**Data for review**
BEGIN
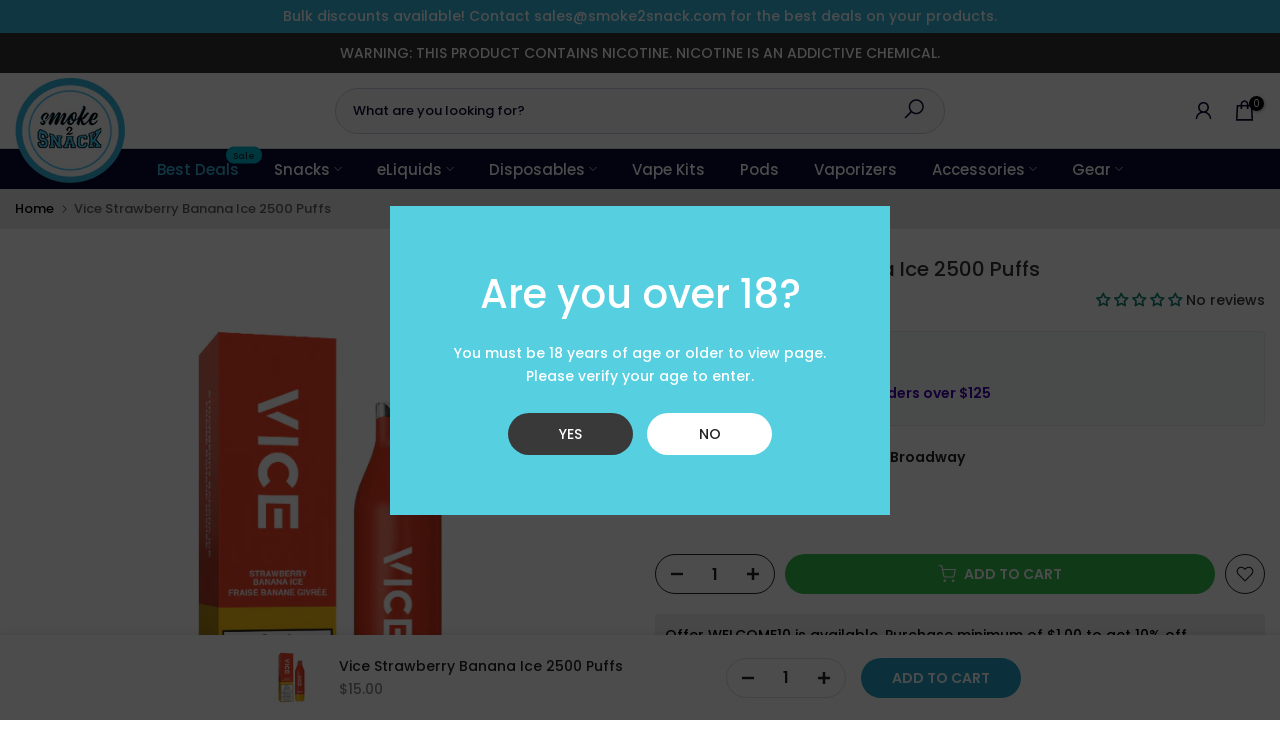

--- FILE ---
content_type: text/css
request_url: https://smoke2snack.com/cdn/shop/t/9/assets/frm_properties.css?v=144161363157852527061712567908
body_size: -30
content:
.t4s-line-item-property__field{margin-bottom:20px}.t4s-line-item-property__field:not(.is--type-checkbox) .t4s-line-item-property__label{font-size:14px;font-weight:500;margin:.65em 0 6px;display:inline-block}.is--type-short input,.is--type-long textarea{width:100%;max-width:100%;border-radius:var(--other-radius)}.is--type-select select{border-radius:var(--other-radius)}.t4s-line-item-property__field .t4s-line-item-property__field-ck,.t4s-line-item-property__field.is--type-checkbox{position:relative}.t4s-line-item-property__field input[type=checkbox],.t4s-line-item-property__field input[type=radio],.t4s-line-item-property__field input[type=file]{display:none}.t4s-line-item-property__field input[type=checkbox]+label:before,.t4s-line-item-property__field input[type=radio]+label:before{content:"";display:inline-block;margin-right:10px;width:16px;height:16px;min-width:16px;border:1px solid var(--border-color);box-shadow:0 1px #d4d6d866;border-radius:2px;-webkit-appearance:none;box-shadow:none;transition:.2s ease-in-out;position:relative;top:3px}.t4s-line-item-property__field input[type=radio]+label:before{border-radius:50%}.t4s-line-item-property__field input[type=checkbox]~svg{display:block;width:12px;height:12px;fill:var(--secondary-color);position:absolute;top:5px;left:2px;pointer-events:none;transform:scale(0);-webkit-transform:scale(0);-webkit-transition:.25s ease-in-out;transition:.25s ease-in-out}.t4s-line-item-property__field input[type=radio]+label:after{content:"";display:block;width:8px;height:8px;position:absolute;background-color:var(--secondary-color);top:7.5px;left:4px;pointer-events:none;transform:scale(0);-webkit-transform:scale(0);-webkit-transition:.25s ease-in-out;transition:.25s ease-in-out;border-radius:50%}.t4s-line-item-property__field input[type=checkbox]:checked~svg,.t4s-line-item-property__field input[type=radio]:checked+label:after{transform:scale(1);-webkit-transform:scale(1)}.t4s-line-item-property__field.is--type-file label{background-color:#f5f5f5;padding:10px 20px;border-radius:2px;min-width:160px;text-align:center}.t4s-line-item-property__space{margin-bottom:15px}.t4s-line-item-property__field.is--field-emty .t4s-line-item-property__label{color:var(--t4s-error-color)}.is--field-emty.is--animated{--duration-time: .9s;-webkit-animation-duration:var(--duration-time);-webkit-animation-fill-mode:both;animation-duration:var(--duration-time);animation-fill-mode:both}@-webkit-keyframes t4s-ani-shake{0%,to{-webkit-transform:translate3d(0,0,0);transform:translateZ(0)}10%,30%,50%,70%,90%{-webkit-transform:translate3d(-10px,0,0);transform:translate3d(-10px,0,0)}20%,40%,60%,80%{-webkit-transform:translate3d(10px,0,0);transform:translate3d(10px,0,0)}}@keyframes t4s-ani-shake{0%,to{-webkit-transform:translate3d(0,0,0);transform:translateZ(0)}10%,30%,50%,70%,90%{-webkit-transform:translate3d(-10px,0,0);transform:translate3d(-10px,0,0)}20%,40%,60%,80%{-webkit-transform:translate3d(10px,0,0);transform:translate3d(10px,0,0)}}.t4s-ani-shake{-webkit-animation-name:t4s-ani-shake;animation-name:t4s-ani-shake}
/*# sourceMappingURL=/cdn/shop/t/9/assets/frm_properties.css.map?v=144161363157852527061712567908 */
END
**Your instructions**
All lines above with "shop" in them should be returned.

**Your response**
request_url: https://smoke2snack.com/cdn/shop/t/9/assets/frm_properties.css?v=144161363157852527061712567908
/*# sourceMappingURL=/cdn/shop/t/9/assets/frm_properties.css.map?v=144161363157852527061712567908 */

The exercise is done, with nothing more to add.